_Job 1_
Answer these questions about the sensor status parsing code below, one per line, marked (a), (b), (c):
(a) What value is cmd asserted to equal?
(b) Which bit of the Flags field means Manual override?
(c) What is PowerVoltage described as measuring?
_Job 2_
From the sensor status parsing code below, return the part that opens with the words containing "# expects already" and closes with "flag (motors enabled)", copied word for word.

_Page_
______________________________

Parse cortexpilot sensors status message
"""
# expects already validated single sample with 3 bytes length prefix
# and checksum at the end
high, mid, low = data[:3]
assert high == 0, high # fixed packet size 2*256+89 bytes
assert mid == 2, mid
assert low == 89, low
addr, cmd = data[3:5]
assert addr == 1, addr
assert cmd == 0xD, cmd
offset = 5 # payload offset
# 4 byte Flags (unsigned long) 0
# bit 0 -> 1 = BigRedSwitch
# bit 1 -> 1 = MissionButton
# bit 2 -> copy of EnableRun flag (motors enabled)
# bit 3 -> 1 = Payload loaded, 0 = Payload unloaded - payload indicator
# bit 4 -> 1 = LIDAR ScanValid
# bit 5 -> 1 = Manual override
# 4 byte SystemVoltage (float) 4 - battery level for control electronics [V]
# 4 byte PowerVoltage (float) 8 - battery level for motors [V]
self.flags, system_voltage, power_voltage = struct.unpack_from('<Iff', data, offset)
self.lidar_valid = (self.flags & 0x10) == 0x10
self.emergency_stop = (self.flags & 0x01) == 0x01
self.voltage = [system_voltage, power_voltage]
self.bus.publish('voltage', [int(v*100) for v in self.voltage])
# skipped parsing of:
# 4 byte SpeedM1 (float) 12 - normalized motor M1 (R) speed <-1.0 1.0>
# 4 byte SpeedM2 (float) 16 - normalized motor M2 (L) speed <-1.0 1.0>
motors = struct.unpack_from('<ff', data, offset + 12)

______________________________

_Recorded information_

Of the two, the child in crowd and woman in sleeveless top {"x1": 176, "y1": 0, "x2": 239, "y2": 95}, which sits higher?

______________________________

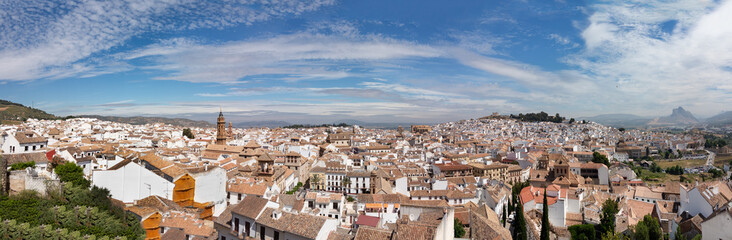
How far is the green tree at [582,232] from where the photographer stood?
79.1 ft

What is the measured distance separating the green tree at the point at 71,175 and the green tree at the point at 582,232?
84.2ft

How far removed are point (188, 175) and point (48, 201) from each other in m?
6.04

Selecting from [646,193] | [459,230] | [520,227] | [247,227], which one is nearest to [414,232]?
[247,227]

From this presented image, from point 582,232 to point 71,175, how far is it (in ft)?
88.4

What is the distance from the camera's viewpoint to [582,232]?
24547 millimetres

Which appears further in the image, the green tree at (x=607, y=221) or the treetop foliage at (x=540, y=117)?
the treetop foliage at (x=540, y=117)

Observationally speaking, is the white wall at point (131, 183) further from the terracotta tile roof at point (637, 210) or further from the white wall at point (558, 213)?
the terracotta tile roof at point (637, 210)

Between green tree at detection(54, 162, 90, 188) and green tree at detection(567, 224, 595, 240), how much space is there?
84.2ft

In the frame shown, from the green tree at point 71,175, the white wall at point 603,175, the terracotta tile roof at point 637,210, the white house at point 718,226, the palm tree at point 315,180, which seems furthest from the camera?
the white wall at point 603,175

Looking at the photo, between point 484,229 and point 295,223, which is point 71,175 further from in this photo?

______________________________

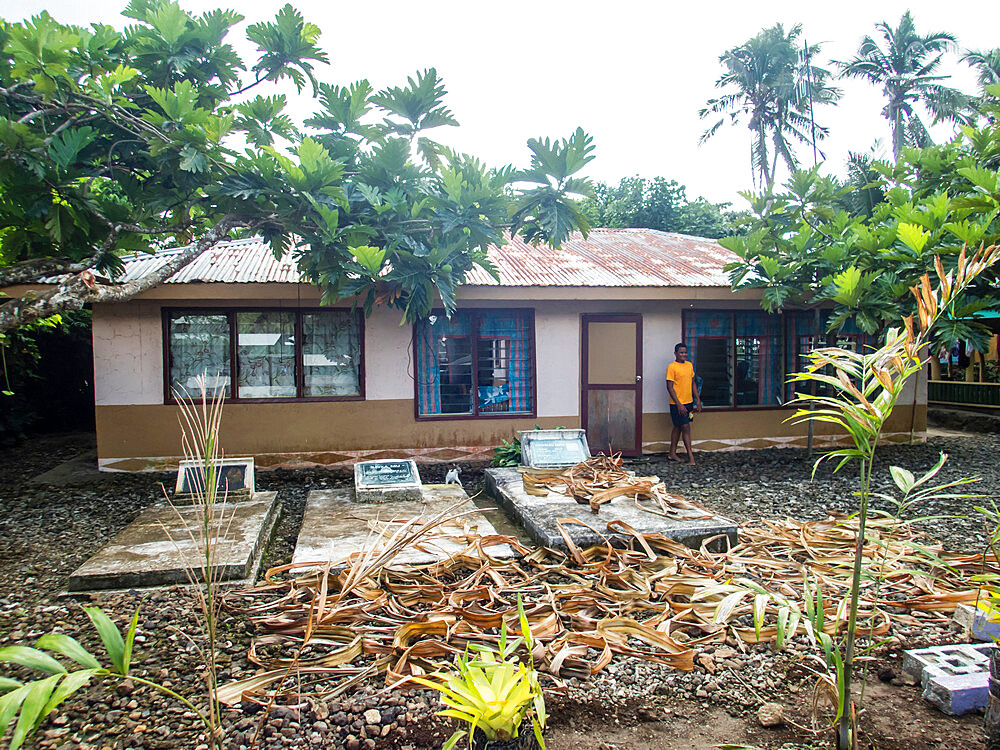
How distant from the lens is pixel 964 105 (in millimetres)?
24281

______________________________

_Problem solution 1_
(a) 0xD
(b) Bit 5
(c) The battery level for motors, in volts

_Problem solution 2_
# expects already validated single sample with 3 bytes length prefix
# and checksum at the end
high, mid, low = data[:3]
assert high == 0, high # fixed packet size 2*256+89 bytes
assert mid == 2, mid
assert low == 89, low
addr, cmd = data[3:5]
assert addr == 1, addr
assert cmd == 0xD, cmd
offset = 5 # payload offset
# 4 byte Flags (unsigned long) 0
# bit 0 -> 1 = BigRedSwitch
# bit 1 -> 1 = MissionButton
# bit 2 -> copy of EnableRun flag (motors enabled)